[Records excerpted from a collection]
====================
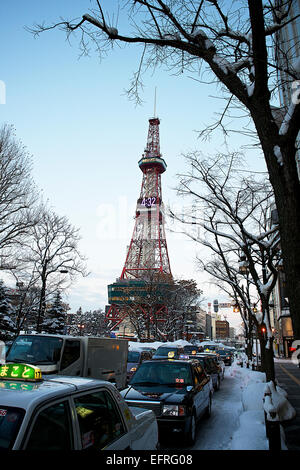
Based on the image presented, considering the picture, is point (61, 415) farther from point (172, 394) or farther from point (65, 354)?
point (65, 354)

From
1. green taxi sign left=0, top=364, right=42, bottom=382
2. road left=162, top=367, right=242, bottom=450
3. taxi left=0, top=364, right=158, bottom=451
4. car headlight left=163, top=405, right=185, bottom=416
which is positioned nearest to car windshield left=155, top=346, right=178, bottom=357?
road left=162, top=367, right=242, bottom=450

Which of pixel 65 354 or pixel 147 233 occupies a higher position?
pixel 147 233

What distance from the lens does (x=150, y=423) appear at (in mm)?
4020

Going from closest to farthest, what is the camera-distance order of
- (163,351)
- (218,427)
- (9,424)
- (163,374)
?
(9,424)
(163,374)
(218,427)
(163,351)

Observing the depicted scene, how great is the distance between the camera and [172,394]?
6.64 m

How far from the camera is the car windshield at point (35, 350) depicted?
8.93 metres

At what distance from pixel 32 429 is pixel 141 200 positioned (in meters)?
82.8

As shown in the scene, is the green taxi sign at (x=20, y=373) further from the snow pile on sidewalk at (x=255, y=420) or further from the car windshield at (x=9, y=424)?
the snow pile on sidewalk at (x=255, y=420)

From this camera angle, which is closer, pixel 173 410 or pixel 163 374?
pixel 173 410

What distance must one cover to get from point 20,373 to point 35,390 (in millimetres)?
410

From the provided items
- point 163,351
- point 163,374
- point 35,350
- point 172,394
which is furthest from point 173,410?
point 163,351

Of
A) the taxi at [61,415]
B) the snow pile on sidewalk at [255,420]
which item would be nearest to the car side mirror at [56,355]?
the snow pile on sidewalk at [255,420]
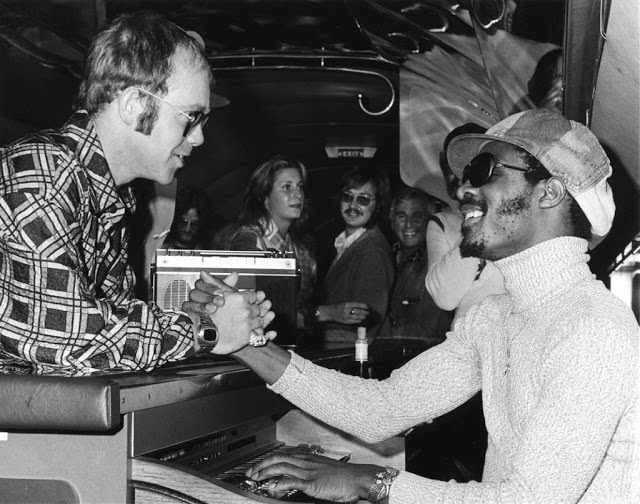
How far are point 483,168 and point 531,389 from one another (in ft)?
1.61

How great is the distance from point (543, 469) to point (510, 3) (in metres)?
2.74

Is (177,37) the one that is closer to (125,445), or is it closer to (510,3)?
(125,445)

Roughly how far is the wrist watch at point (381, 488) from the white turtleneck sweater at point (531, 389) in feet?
0.06

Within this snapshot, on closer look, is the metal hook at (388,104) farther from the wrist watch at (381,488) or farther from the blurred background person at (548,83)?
the wrist watch at (381,488)

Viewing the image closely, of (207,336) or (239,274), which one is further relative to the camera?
(239,274)

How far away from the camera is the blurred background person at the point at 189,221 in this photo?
260 inches

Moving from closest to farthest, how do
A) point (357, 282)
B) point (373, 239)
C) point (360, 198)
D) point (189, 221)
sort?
point (357, 282)
point (373, 239)
point (360, 198)
point (189, 221)

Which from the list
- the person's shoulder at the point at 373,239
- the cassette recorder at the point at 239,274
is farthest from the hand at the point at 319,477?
the person's shoulder at the point at 373,239

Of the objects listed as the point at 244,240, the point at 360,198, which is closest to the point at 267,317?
the point at 244,240

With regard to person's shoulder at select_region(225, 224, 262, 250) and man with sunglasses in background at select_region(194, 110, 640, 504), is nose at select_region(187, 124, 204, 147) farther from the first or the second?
person's shoulder at select_region(225, 224, 262, 250)

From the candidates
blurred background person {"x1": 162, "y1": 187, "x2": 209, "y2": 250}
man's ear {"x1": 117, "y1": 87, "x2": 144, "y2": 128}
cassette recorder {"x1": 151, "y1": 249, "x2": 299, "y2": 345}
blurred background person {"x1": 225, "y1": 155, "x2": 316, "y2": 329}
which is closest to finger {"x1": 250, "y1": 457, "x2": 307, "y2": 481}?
cassette recorder {"x1": 151, "y1": 249, "x2": 299, "y2": 345}

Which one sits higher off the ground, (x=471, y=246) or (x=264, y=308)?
(x=471, y=246)

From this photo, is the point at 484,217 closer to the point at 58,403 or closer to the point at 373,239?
the point at 58,403

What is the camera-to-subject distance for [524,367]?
1.74 meters
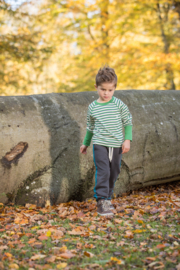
====================
Please rewrite the lines above as a JSON list of strings, with one string for each line and blank lines omitted, covering all of them. Leave the pictures out of the answer.

[
  "Based on the image presented, considering the picture, is point (61, 415) farther from point (172, 394) or farther from point (65, 354)?",
  "point (65, 354)",
  "From",
  "1. green taxi sign left=0, top=364, right=42, bottom=382",
  "2. road left=162, top=367, right=242, bottom=450",
  "3. taxi left=0, top=364, right=158, bottom=451",
  "4. car headlight left=163, top=405, right=185, bottom=416",
  "which is positioned nearest to car windshield left=155, top=346, right=178, bottom=357?",
  "road left=162, top=367, right=242, bottom=450",
  "Which of pixel 65 354 or pixel 147 233 occupies a higher position?",
  "pixel 147 233",
  "What distance from the lens does (x=150, y=423) appear at (in mm)?",
  "4020",
  "Going from closest to farthest, what is the camera-distance order of",
  "- (163,351)",
  "- (218,427)",
  "- (9,424)",
  "- (163,374)",
  "?",
  "(9,424)",
  "(163,374)",
  "(218,427)",
  "(163,351)",
  "Observing the depicted scene, how great is the distance between the camera and [172,394]?",
  "6.64 m",
  "How far from the camera is the car windshield at point (35, 350) depicted?",
  "8.93 metres",
  "At what distance from pixel 32 429 is pixel 141 200 positioned (in meters)?",
  "82.8",
  "As shown in the scene, is the green taxi sign at (x=20, y=373) further from the snow pile on sidewalk at (x=255, y=420) or further from the car windshield at (x=9, y=424)?",
  "the snow pile on sidewalk at (x=255, y=420)",
  "From this camera angle, which is closer, pixel 173 410 or pixel 163 374?",
  "pixel 173 410",
  "What distance must one cover to get from point 20,373 to point 35,390 (in millimetres)?",
  "410",
  "From the provided items",
  "- point 163,351",
  "- point 163,374",
  "- point 35,350",
  "- point 172,394",
  "which is furthest from point 173,410?",
  "point 163,351",
  "Of",
  "A) the taxi at [61,415]",
  "B) the snow pile on sidewalk at [255,420]",
  "which item would be nearest to the car side mirror at [56,355]?",
  "the snow pile on sidewalk at [255,420]",
  "How far are point 483,168 and point 531,389 from one another (in ft)?",
  "1.61",
  "How great is the distance from point (543, 469) to point (510, 3) (in metres)?",
  "2.74",
  "Is (177,37) the one that is closer to (125,445), or is it closer to (510,3)?",
  "(125,445)",
  "Roughly how far is the wrist watch at point (381, 488) from the white turtleneck sweater at point (531, 389) in feet?",
  "0.06",
  "Within this snapshot, on closer look, is the metal hook at (388,104) farther from the wrist watch at (381,488) or farther from the blurred background person at (548,83)?",
  "the wrist watch at (381,488)",
  "Viewing the image closely, of (207,336) or (239,274), which one is further relative to the camera?",
  "(239,274)",
  "How far away from the camera is the blurred background person at the point at 189,221 in this photo?",
  "260 inches",
  "Moving from closest to farthest, how do",
  "A) point (357, 282)",
  "B) point (373, 239)",
  "C) point (360, 198)",
  "D) point (189, 221)",
  "sort?",
  "point (357, 282)",
  "point (373, 239)",
  "point (360, 198)",
  "point (189, 221)",
  "Which from the list",
  "- the person's shoulder at the point at 373,239",
  "- the cassette recorder at the point at 239,274",
  "is farthest from the hand at the point at 319,477?",
  "the person's shoulder at the point at 373,239",
  "Of the objects listed as the point at 244,240, the point at 360,198, which is closest to the point at 267,317?",
  "the point at 244,240",
  "With regard to person's shoulder at select_region(225, 224, 262, 250) and man with sunglasses in background at select_region(194, 110, 640, 504), is nose at select_region(187, 124, 204, 147) farther from the first or the second?",
  "person's shoulder at select_region(225, 224, 262, 250)",
  "From the candidates",
  "blurred background person {\"x1\": 162, \"y1\": 187, \"x2\": 209, \"y2\": 250}",
  "man's ear {\"x1\": 117, \"y1\": 87, \"x2\": 144, \"y2\": 128}",
  "cassette recorder {\"x1\": 151, \"y1\": 249, \"x2\": 299, \"y2\": 345}",
  "blurred background person {\"x1\": 225, \"y1\": 155, \"x2\": 316, \"y2\": 329}",
  "which is closest to finger {\"x1\": 250, \"y1\": 457, \"x2\": 307, \"y2\": 481}?",
  "cassette recorder {\"x1\": 151, \"y1\": 249, \"x2\": 299, \"y2\": 345}",
  "Which one sits higher off the ground, (x=471, y=246) or (x=264, y=308)?",
  "(x=471, y=246)",
  "From this photo, is the point at 484,217 closer to the point at 58,403 or closer to the point at 373,239?",
  "the point at 58,403",
  "What is the camera-to-subject distance for [524,367]?",
  "1.74 meters"
]